Spatial relationship records:
□ □ □
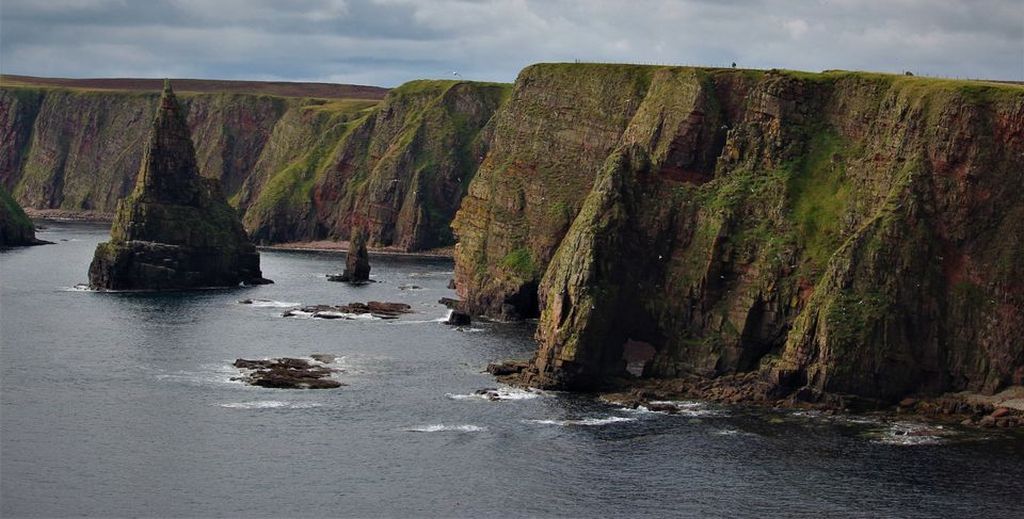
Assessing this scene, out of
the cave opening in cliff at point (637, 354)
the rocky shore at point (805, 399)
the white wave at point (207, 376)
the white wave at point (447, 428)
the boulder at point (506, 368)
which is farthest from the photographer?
the cave opening in cliff at point (637, 354)

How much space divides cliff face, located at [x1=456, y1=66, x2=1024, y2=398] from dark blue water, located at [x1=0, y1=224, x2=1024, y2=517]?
29.4ft

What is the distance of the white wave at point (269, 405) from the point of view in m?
137

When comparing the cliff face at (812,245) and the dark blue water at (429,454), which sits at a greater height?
the cliff face at (812,245)

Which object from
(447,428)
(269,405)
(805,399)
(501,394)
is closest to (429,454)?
(447,428)

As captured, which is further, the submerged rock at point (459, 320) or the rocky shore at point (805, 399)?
the submerged rock at point (459, 320)

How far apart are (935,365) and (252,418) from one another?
66089 mm

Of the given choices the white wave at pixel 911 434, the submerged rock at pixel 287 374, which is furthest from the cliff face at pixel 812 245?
the submerged rock at pixel 287 374

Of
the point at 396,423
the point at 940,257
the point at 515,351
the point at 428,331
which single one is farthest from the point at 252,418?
the point at 940,257

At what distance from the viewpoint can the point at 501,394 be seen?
469 feet

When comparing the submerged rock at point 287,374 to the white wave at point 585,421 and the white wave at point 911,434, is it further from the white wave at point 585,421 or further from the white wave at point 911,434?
the white wave at point 911,434

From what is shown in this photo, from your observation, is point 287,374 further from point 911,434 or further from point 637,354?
point 911,434

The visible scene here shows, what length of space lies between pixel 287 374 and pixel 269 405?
1450 cm

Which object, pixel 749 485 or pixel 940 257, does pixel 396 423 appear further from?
pixel 940 257

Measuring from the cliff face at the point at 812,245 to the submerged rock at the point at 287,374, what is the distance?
897 inches
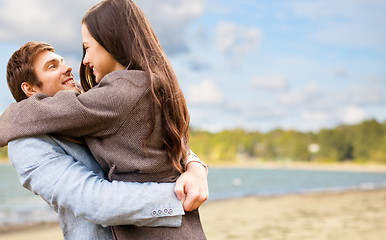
□ □ □
Show each line from the listing above that contains the word "wave", with case counting.

* [EXERCISE SOLUTION]:
the white wave at point (207, 376)
the white wave at point (447, 428)
What is the distance of the white wave at point (269, 405) from the point of view in m?
Of the given choices the white wave at pixel 911 434, the submerged rock at pixel 287 374, which is furthest from the cliff face at pixel 812 245?
When comparing the submerged rock at point 287,374 to the white wave at point 585,421 and the white wave at point 911,434, is it further from the white wave at point 585,421 or further from the white wave at point 911,434?
the white wave at point 911,434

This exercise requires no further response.